15. 絆の証明

「この崖の下に、エミがいる。たぶんまだ……」


 リティはそう言って、僕を見て続けた。


「あたしは、いつもエミのバックパックに乗って、ゆれる景色を見ていたんだ。あの日も。――エミは、悩んでいた。仕事のこととかで」


 そのとき、リティは加藤さんをちらりと見て、口を閉ざした。僕にはなんとなくわかった。――相原絵美さんはきっと、加藤さんへの想いについても、苦しんでいたのだろう。

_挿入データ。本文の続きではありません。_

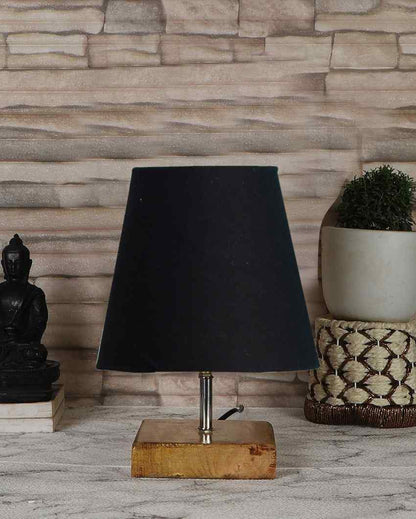 Graceful Cotton Square Natural Wood Table Lamp Black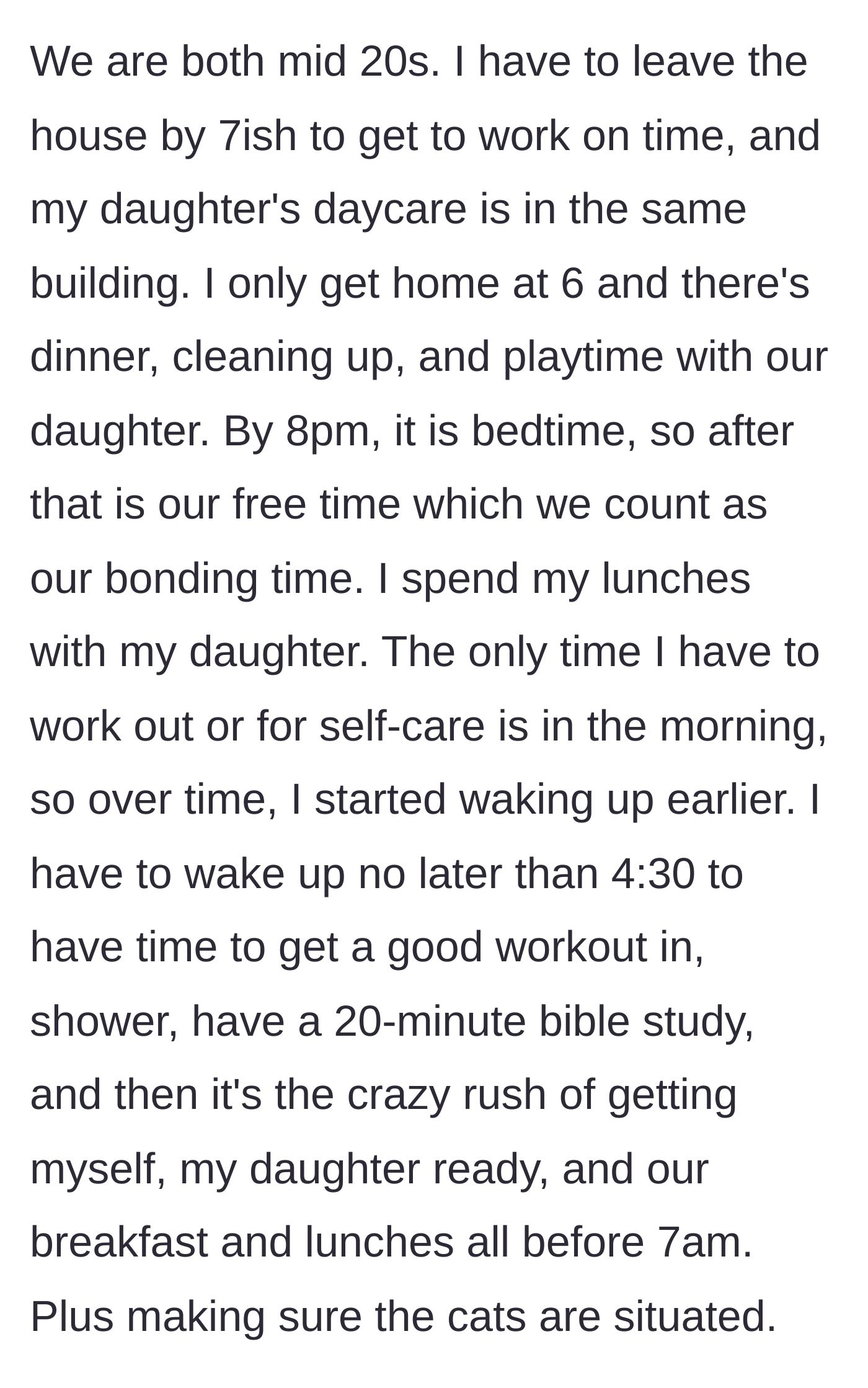 Story part 1 - An overwhelmed young mother details her exhausting daily schedule and 4:30 AM wake-up time just to find a moment of peace.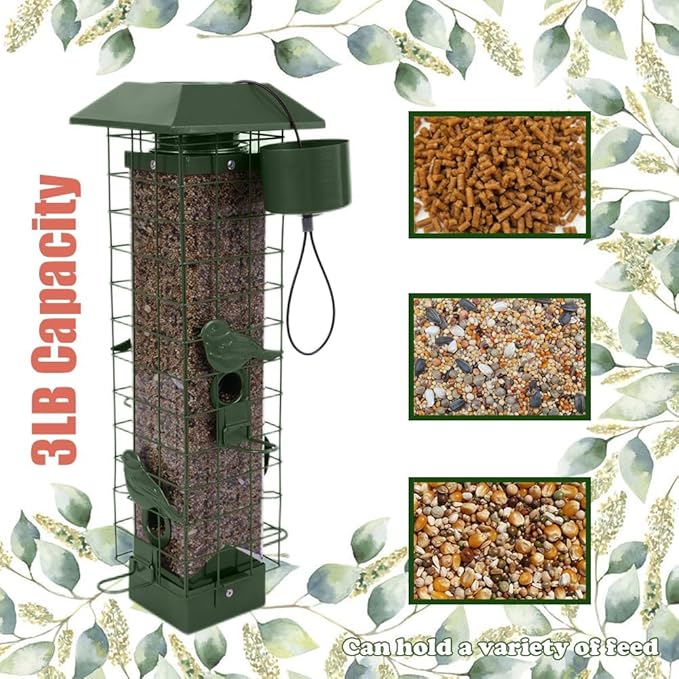 Squirrel Proof Bird Feeders for Outdoors, Metal Wild Bird Feeder for Outside Hanging, 4 Ports Perches, 3LB Large Capacity (Green)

「あの日、少し雨が降っていてさ。――それに、ぼんやりしていたのかもしれない。エミは、足を滑らせて……」


 そうしてリティは崖の下に目を向けた。


 斜面には岩肌がのぞく。眼下には緑色の葉が海流のようにひしめき、視界をさえぎった。地面は見えない。その緑色の海底になにがあっても、上からでは気づくことはできないだろう。


 ざわざわと、枝葉が風にざわめく。


 さすがの加藤さんも、右手を口元に当てて狼狽した様子だ。そして、「相原。おまえは……」そうつぶやいて、リティと崖下を交互に見た。


 黒も神妙な面持ちで崖下に目を向けていた。けれどまだ、目の底に冷静さがあった。リティを信用しきってはいない感じがした。


 すると、リティは「ちょっと、準備するから、待ってて」そう言って、足早に山道を進んで行った。



 やがて、山道の向こうから、一匹のかわいらしい猫が現れた。


 茶色のすらりとした猫で、桃色の首輪をはめていた。額にはココア色の縦線が入っていた。


 それに、茶色の尻尾が二本、森を背景にふわりとゆれた。


 僕はためらいながら、猫に声をかけた。――いままで生きていて、猫に話しかけたのははじめてだ。


「リ、リティなの?」


 すると、猫は「ナーアー」とひと鳴きした。


 それから、猫――おそらくリティは崖下へと顔を向けた。すると、急峻な斜面へと体をおどらせる。


 タ、タ、タ、と警戒に斜面を蹴って、またたくまに緑色の木々の中に消えた。


 加藤さんは、おお、みたいな声にならない声を上げて、リティの姿を見ていた。




 それから五分ほどしたころ。


 崖下の葉がゆれて、リティが現れた。その口には、なにか平たい透明なものが咥えられていた。


 リティは斜面を登ってくると、加藤さんの足元に来て、それを口から離した。


 その平たいものは、社員証のようだった。


 青い紐のついた、透明なケースに入れられた社員証。それが、加藤さんの足元に置かれた。その社員証には顔写真がついており、『相原絵美』と書かれていた。


 リティは「ナア」と鳴いて、山道を歩いていった。


 加藤さんは目を丸くして、足元の社員証へと体をかがめると、


「ま、まさか……」


 そう言って拾い上げた。そうして社員証をまじまじと見ると、まるで絵美さんそのものへ語りかけるように、「相原……。おまえ……」と声を上げた。


 そんな加藤さんに答えるように、写真の中の絵美さんはまっすぐな眼差しで、前方へ目を向けている。



 やがて山道の向こうから人影が現れた。


 ――人間の姿に戻ったリティだ。リティは服を整えながらゆっくりと歩いてきた。


 そして、僕の目の前までやってくると、


「バックパックの中に、それがあったんだ……。あの日に、財布とかは持ってきたんだけど。それだけ、置いてきたの。なにもかもを、ってわけにはいかなかったから」


 そのとき加藤さんは、ためらいがちに尋ねた。


「まだ、相原が。この下にのか?」


 リティはなぜだか、悲しげに微笑して、小さくうなずいた。


「ずいぶん、時間が経ったから。――ね、もう、どこのだれなのか、見分けがつかないけど」


 すると加藤さんは、社員証を額に当てて、目をきつくつむった。


「すまん、相原……。気づいてやれなくて」




 それから加藤さんは顔を上げると、リティを見た。その表情からは不審とためらいが感じられたが、敵意はなさそうだ。加藤さんは言った。